## 本文
15年前に夫を亡くした時、ヨガの練習は悲しみと向き合うための術となった……呼吸をし、動いて、アーサナに入るのを繰り返すうちに、悲しみに浸るよりも、対峙して前に進めるようになった。心はもろくなっても扉は閉ざさなかった。はじめは開いているのが苦しかったけれど、今はむしろ幸せだ。夫を失ってから何カ月もの間は、ひとりでもクラスにいても、ヨガを練習するたびに涙があふれてきた。その涙は私の人生の流れを止めずに絶えず前進させ、やがては痛みと喪失から心を大きく開いて世界を迎え入れられるまでに導いてくれた。誰の人生にも、文字どおり前に進めなくなるほどの悲しみが必ず訪れる。その時私たちは感情に向き合おうとせずに、目をそらしがちだ。定期的にヨガを練習し始めると、処理できずにいる感情から生じる滞ったエネルギーを手放せるようになる。今回紹介するシークエンスは、股関節を開くように組み立てられている。蓄積された感情を掘り起こして解放したいときには特に効果がある場所だからだ。このシークエンスで、痛みや悲しみを、恐れのない思いやりに転換しやすくなるだろう。

1.ヴァジュラーサナのバリエーション(稲妻のポーズ)

膝立ちになり、両膝と両足を揃える。かかとの内側同士がつくように手で押さえながら、ゆっくりとかかとの上に腰を下ろす。息を吸いながら両腕を耳の横に沿って上に伸ばす。吐く息で右手の指先を床(右足の外側)につけ、上体を右に倒す。吸う息で背すじを真っすぐに戻し、吐きながら上体を左に倒す。両サイドで3~5回繰り返したら、手を膝において上に向け、利き手の上にもう一方の手を重ねて5回深い呼吸をする。

ヴァジュラーサナのバリエーション(稲妻のポーズ)
ヴァジュラーサナのバリエーション/Photo by Chris Fanning

2.ダンダーサナ(杖のポーズ)

両脚を前に伸ばして座り、足首の内側同士をつける。両足首を90度に曲げて、腿を内側に強く寄せる。坐骨で床を押しながら、胸から頭上までを引き上げる。肩を背中側に引いて体側を伸ばし、上腕骨頭を胸の後ろに寄せるようにする。このまま深い呼吸を5回行う。

## 保存データ

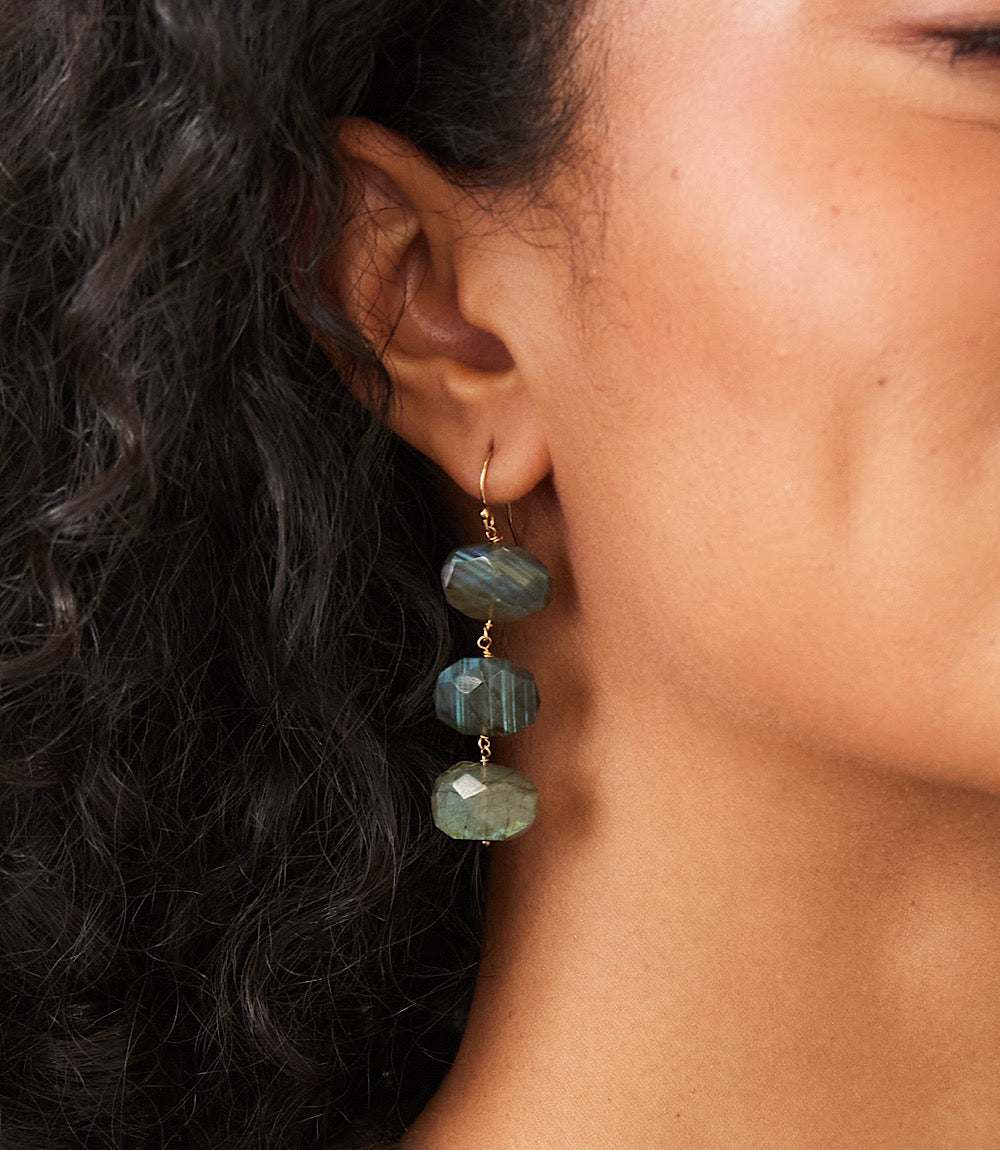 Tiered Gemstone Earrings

## 課題の目的
上にある、股関節を開くヨガのシークエンスの文章を、最後の文の後から続けて書くこと。

## 解答欄
ダンダーサナ(杖のポーズ)
ダンダーサナ(杖のポーズ)/Photo by Chris Fanning

3.パスチモッターナーサナからプールヴォッターナーサナ(座位の前屈から東側を強く伸ばすポーズ)

息を吸いながら両腕を耳の横に沿って上に伸ばす。吐く息で脚の付け根から上体を前に倒す。息を吸って両腕を耳の横に沿わせながら上体を起こし、息を吐いて両手をお尻の20~25cmほど後ろの床につける。指先は前に向ける。つま先を前方に伸ばし、肩甲骨を背中に引き入れて、息を吸いながらお尻、両脚、胸を引き上げる。このとき、尾骨はマットに向かって長く伸ばし、あごを胸から少し上げて、喉が楽に開くようにする。このフローを3~5回繰り返す。

パスチモッターナーサナ(西側を強く伸ばすポーズ)
パスチモッターナーサナ/Photo by Chris Fanning

 

プールヴォッターナーサナ(東側を強く伸ばすポーズ)
プールヴォッターナーサナ/Photo by Chris Fanning

4.アドームカシュヴァーナーサナのバリエーション(ダウンドッグ)

チャイルドポーズに入り、両腕を前に伸ばして手のひらをしっかりとマットにつける。息を吸いながら腹部をへこませ、吐くときも腹部を引き上げたまま、両膝をマットから浮かせ、尾骨を空に向かって高く上げる。大腿骨の付け根を後方に押して、かかとまでしっかりと体重をのせる。ここで5回呼吸をしたら、右脚を空に向かって伸ばし、左の大腿骨を後ろに押しながら右の股関節を大きく開く。

アドームカシュヴァーナーサナのバリエーション(ダウンドッグ)
アドームカシュヴァーナーサナのバリエーション(ダウンドッグ)/Photo by Chris Fanning

5.カマトカラーサナ(ワイルド・シング)

右脚を上げている状態から、右足をマットの左側の床につけるように腰を開き始める。左手に体重がかかりすぎないように体を引き上げながら、左足の外側を軸に体を反転させる。右足が軽く床についたら、左の体側を伸ばす。右の体側から右腕までを長く伸ばし、胸を空に向けて大きく開く。このまま3回呼吸。ダウンドッグに戻り、4と5のポーズを逆サイドでも繰り返す。

カマトカラーサナ(ワイルド・シング)
カマトカラーサナ(ワイルド・シング)/Photo by Chris Fanning

6.アンジャネーヤーサナのバリエーション(ローランジ)

ダウンドッグの姿勢から、息を吸って右脚を上げ、そのまま手と手の間に大きく踏み出す。膝が足首の真上にくるように調節する。左の膝をできるだけマットの後方につけ、吸う息で両腕を耳の横に沿って上に伸ばす。息を吐いて左足をマットから浮かせ、両腕を後ろに伸ばして左足首をつかむ。このまま3~5回呼吸したら、左サイドでも繰り返す。呼吸に合わせて動きながら、最後はダウンドッグに戻る。

アンジャネーヤーサナのバリエーション(ローランジ)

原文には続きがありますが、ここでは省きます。